Figure 3.1.5.11 | top | pdf |

(a) Structure of barium metal fluoride BaMF4 (M = Co, Mn, Mg, Zn, Ni) at ambient temperature (300 K). (b) Raman spectroscopy of barium manganese fluoride above and below its structural phase transition temperature, ca. 251 K. (c) Temperature dependence of lower energy phonons in (b).

Most members of the BaMF4 family (M = Mg, Zn, Mn, Co, Ni, Fe) have the same structure, which is that of orthorhombic [C_{2v}] ([2mm]) point-group symmetry. These materials are all ferroelectric (or at least pyroelectric; high conductivity of some makes switching difficult to demonstrate) at all temperatures, with an `incipient' ferroelectric Curie temperature extrapolated from various physical parameters (dielectric constant, spontaneous polarization etc.) to lie 100 K or more above the melting point (ca. 1050 K). The Mn compound is unique in having a low-temperature phase transition. The reason is that Mn+2 represents (Shannon & Prewitt, 1969[link]) an end point in ionic size (largest) for the divalent transition metal ions Mn, Zn, Mg, Fe, Ni, Co; hence, the Mn ion and the space for it in the lattice are not a good match. This size mismatch can be accommodated by the r.m.s. thermal motion above room temperature, but at lower temperatures a structural distortion must occur.

This phase transition was first detected (Spencer et al., 1970[link]) via ultrasonic attenuation as an anomaly near 255 K. This experimental technique is without question one of the most sensitive in discovering phase transitions, but unfortunately it gives no direct information about structure and often it signals something that is not in fact a true phase transition (in BaMnF4 Spencer et al. emphasized that they could find no other evidence that a phase transition occurred).

Raman spectroscopy was clearer (Fig. 3.1.5.11[link]b), showing unambiguously additional vibrational spectra that arise from a doubling of the primitive unit cell. This was afterwards confirmed directly by X-ray crystallography at the Clarendon Laboratory, Oxford, by Wondre (1977[link]), who observed superlattice lines indicative of cell doubling in the bc plane.

━━━━━━

* [INSTRUCTIONS FOR THE TASK]:
Answer these questions from the text about barium metal fluorides:
1. Which experimental technique first detected the phase transition in the Mn compound?
2. What approximate melting point does the text give for the BaMF4 materials?
3. Where was the X-ray crystallography that confirmed the doubling carried out?
Base your answers only on the text about barium metal fluorides.

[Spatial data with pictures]
━━━━━━

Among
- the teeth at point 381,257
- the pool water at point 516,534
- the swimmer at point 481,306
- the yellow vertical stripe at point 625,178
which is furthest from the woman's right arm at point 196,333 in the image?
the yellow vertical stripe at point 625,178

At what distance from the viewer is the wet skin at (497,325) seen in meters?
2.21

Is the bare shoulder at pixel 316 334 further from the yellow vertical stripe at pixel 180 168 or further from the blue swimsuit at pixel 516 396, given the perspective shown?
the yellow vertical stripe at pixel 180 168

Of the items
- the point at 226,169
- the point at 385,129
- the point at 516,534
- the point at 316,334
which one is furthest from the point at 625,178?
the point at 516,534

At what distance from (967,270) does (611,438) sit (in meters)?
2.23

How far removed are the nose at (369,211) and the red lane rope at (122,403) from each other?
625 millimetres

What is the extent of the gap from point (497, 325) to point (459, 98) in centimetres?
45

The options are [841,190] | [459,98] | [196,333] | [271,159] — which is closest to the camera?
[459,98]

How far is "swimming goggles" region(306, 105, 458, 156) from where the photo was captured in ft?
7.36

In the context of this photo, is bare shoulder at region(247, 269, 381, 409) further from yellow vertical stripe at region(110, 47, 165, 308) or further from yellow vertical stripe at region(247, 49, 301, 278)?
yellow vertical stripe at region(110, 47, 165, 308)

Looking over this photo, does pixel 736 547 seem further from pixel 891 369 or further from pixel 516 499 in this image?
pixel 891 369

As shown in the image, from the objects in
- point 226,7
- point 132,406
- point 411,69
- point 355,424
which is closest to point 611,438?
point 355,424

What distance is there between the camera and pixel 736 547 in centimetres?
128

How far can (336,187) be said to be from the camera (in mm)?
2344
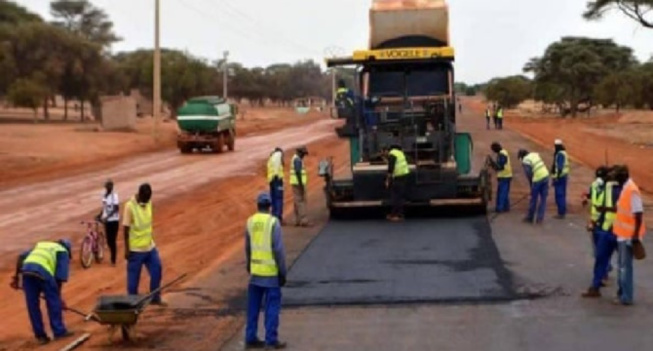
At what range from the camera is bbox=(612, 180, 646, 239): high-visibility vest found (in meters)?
12.4

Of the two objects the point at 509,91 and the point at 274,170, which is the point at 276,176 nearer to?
the point at 274,170

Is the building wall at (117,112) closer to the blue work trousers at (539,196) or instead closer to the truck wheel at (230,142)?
the truck wheel at (230,142)

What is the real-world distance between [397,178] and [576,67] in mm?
83037

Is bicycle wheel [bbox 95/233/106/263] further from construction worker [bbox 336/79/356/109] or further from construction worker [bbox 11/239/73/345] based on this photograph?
construction worker [bbox 11/239/73/345]

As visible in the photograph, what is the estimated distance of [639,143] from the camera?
58.3m

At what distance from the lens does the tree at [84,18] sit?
372 feet

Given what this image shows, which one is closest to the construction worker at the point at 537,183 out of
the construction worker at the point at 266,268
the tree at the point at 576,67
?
the construction worker at the point at 266,268

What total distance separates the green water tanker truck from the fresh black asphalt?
98.2ft

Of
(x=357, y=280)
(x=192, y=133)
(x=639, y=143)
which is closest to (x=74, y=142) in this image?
(x=192, y=133)

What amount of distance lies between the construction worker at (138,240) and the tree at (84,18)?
103m

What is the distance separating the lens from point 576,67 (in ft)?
330

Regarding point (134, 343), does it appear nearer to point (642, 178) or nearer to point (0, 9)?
point (642, 178)

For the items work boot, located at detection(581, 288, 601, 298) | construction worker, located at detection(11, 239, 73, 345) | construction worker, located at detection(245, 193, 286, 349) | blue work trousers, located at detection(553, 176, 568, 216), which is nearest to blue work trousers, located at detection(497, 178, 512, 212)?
blue work trousers, located at detection(553, 176, 568, 216)

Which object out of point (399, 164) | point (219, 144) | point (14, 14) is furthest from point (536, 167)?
point (14, 14)
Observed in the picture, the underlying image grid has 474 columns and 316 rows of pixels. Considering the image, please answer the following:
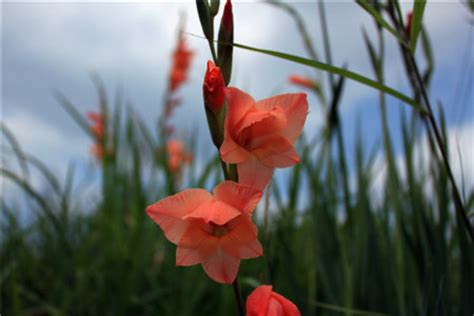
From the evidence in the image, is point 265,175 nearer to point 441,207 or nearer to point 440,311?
point 440,311

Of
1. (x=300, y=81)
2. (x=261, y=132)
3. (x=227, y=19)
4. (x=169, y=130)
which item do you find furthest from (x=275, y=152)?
(x=169, y=130)

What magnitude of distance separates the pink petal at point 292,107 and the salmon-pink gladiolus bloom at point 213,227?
0.29 feet

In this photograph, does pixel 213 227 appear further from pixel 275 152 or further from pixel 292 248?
pixel 292 248

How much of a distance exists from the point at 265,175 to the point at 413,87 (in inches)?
20.0

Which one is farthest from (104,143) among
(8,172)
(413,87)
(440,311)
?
(440,311)

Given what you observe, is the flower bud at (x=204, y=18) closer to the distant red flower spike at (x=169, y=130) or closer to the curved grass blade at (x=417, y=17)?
the curved grass blade at (x=417, y=17)

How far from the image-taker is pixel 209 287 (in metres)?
1.44

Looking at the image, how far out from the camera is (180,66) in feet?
8.80

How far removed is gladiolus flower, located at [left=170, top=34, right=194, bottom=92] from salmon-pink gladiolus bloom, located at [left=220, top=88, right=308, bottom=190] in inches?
83.5

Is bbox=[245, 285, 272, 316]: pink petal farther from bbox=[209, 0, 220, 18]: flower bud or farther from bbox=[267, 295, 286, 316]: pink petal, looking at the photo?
bbox=[209, 0, 220, 18]: flower bud

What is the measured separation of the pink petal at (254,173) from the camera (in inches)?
15.8

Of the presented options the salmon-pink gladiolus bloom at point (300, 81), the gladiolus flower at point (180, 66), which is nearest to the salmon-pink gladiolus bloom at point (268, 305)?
the salmon-pink gladiolus bloom at point (300, 81)

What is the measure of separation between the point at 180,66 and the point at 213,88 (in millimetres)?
2372

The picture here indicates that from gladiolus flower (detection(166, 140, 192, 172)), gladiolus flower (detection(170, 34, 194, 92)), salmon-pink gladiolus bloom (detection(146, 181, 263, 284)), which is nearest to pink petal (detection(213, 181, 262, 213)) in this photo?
salmon-pink gladiolus bloom (detection(146, 181, 263, 284))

━━━━━━

* [FULL ANSWER]:
1. Ultrasonic attenuation.
2. About 1050 K.
3. At the Clarendon Laboratory, Oxford.